College of Computer Science and Engineering, Shandong University of Science and Technology, Qingdao 266590, China.
Sensors (Basel). 2023 May 6;23(9):4520. doi: 10.3390/s23094520.
The mobile node location method can find unknown nodes in real time and capture the movement trajectory of unknown nodes in time, which has attracted more and more attention from researchers. Due to their advantages of simplicity and efficiency, intelligent optimization algorithms are receiving increasing attention. Compared with other algorithms, the black hole algorithm has fewer parameters and a simple structure, which is more suitable for node location in wireless sensor networks. To address the problems of weak merit-seeking ability and slow convergence of the black hole algorithm, this paper proposed an opposition-based learning black hole (OBH) algorithm and utilized it to improve the accuracy of the mobile wireless sensor network (MWSN) localization. To verify the performance of the proposed algorithm, this paper tests it on the CEC2013 test function set. The results indicate that among the several algorithms tested, the OBH algorithm performed the best. In this paper, several optimization algorithms are applied to the Monte Carlo localization algorithm, and the experimental results show that the OBH algorithm can achieve the best optimization effect in advance.
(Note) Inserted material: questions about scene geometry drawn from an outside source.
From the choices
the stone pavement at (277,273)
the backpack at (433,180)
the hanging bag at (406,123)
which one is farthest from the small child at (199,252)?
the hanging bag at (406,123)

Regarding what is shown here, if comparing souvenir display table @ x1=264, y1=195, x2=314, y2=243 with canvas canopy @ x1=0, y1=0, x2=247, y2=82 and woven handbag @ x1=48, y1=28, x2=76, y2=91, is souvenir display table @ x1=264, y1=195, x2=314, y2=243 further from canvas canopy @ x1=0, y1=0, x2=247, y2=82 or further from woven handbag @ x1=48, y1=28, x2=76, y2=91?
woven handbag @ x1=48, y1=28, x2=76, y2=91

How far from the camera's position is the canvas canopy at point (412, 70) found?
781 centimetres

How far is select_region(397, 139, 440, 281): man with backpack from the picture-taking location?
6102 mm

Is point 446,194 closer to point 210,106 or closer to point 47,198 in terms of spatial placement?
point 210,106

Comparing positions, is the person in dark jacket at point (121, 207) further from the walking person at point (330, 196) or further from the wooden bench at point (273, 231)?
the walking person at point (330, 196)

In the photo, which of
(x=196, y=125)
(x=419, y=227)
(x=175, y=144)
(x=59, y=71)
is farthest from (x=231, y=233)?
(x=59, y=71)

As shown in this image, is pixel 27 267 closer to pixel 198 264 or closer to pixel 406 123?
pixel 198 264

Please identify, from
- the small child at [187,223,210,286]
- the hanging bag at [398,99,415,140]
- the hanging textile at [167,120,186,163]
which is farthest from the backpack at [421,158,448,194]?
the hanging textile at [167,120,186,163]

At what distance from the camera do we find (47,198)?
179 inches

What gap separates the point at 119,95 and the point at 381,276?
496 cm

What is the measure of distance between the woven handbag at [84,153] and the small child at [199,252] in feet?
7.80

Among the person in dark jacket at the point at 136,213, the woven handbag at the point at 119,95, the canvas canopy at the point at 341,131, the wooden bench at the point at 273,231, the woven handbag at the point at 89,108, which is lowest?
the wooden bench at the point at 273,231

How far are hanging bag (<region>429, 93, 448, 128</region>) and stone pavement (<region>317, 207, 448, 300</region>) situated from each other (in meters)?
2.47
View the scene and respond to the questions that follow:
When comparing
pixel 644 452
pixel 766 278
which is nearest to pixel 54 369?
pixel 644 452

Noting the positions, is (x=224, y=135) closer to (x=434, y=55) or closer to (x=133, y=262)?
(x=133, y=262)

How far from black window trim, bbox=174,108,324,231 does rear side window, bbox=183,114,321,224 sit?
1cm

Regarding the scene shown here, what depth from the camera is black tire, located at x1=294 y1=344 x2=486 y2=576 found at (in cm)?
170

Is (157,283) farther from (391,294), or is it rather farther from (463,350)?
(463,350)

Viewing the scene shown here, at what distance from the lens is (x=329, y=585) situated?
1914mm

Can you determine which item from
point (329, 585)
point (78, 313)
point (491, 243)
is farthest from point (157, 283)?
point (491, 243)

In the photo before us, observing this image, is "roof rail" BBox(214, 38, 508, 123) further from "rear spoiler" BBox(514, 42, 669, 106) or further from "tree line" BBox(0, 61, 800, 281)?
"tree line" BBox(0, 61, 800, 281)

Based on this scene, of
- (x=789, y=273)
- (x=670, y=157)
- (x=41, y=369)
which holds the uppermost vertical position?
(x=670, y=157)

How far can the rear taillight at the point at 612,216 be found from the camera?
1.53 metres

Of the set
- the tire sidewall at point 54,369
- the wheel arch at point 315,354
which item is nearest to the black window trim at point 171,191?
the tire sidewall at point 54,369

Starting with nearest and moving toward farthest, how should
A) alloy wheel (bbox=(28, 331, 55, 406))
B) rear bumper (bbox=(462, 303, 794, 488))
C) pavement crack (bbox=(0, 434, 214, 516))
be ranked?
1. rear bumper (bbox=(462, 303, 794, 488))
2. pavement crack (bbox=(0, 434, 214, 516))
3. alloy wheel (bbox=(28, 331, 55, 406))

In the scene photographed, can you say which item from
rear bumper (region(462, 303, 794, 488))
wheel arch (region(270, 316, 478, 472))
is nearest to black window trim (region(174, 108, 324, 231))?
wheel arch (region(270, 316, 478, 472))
移动节点定位方法可以实时发现未知节点,并及时捕获未知节点的运动轨迹,因此受到了研究人员的越来越多的关注。由于智能优化算法具有简单、高效的优点,因此受到了越来越多的关注。与其他算法相比,黑洞算法的参数较少,结构简单,更适合于无线传感器网络中的节点定位。针对黑洞算法寻优能力弱和收敛速度慢的问题,提出了一种基于对极学习的黑洞(OBH)算法,并将其应用于提高移动无线传感器网络(MWSN)定位的准确性。为了验证所提出算法的性能,在 CEC2013 测试函数集上对其进行了测试。结果表明,在所测试的几种算法中,OBH 算法的性能最佳。本文将几种优化算法应用于蒙特卡罗定位算法中,实验结果表明,OBH 算法可以提前达到最佳的优化效果。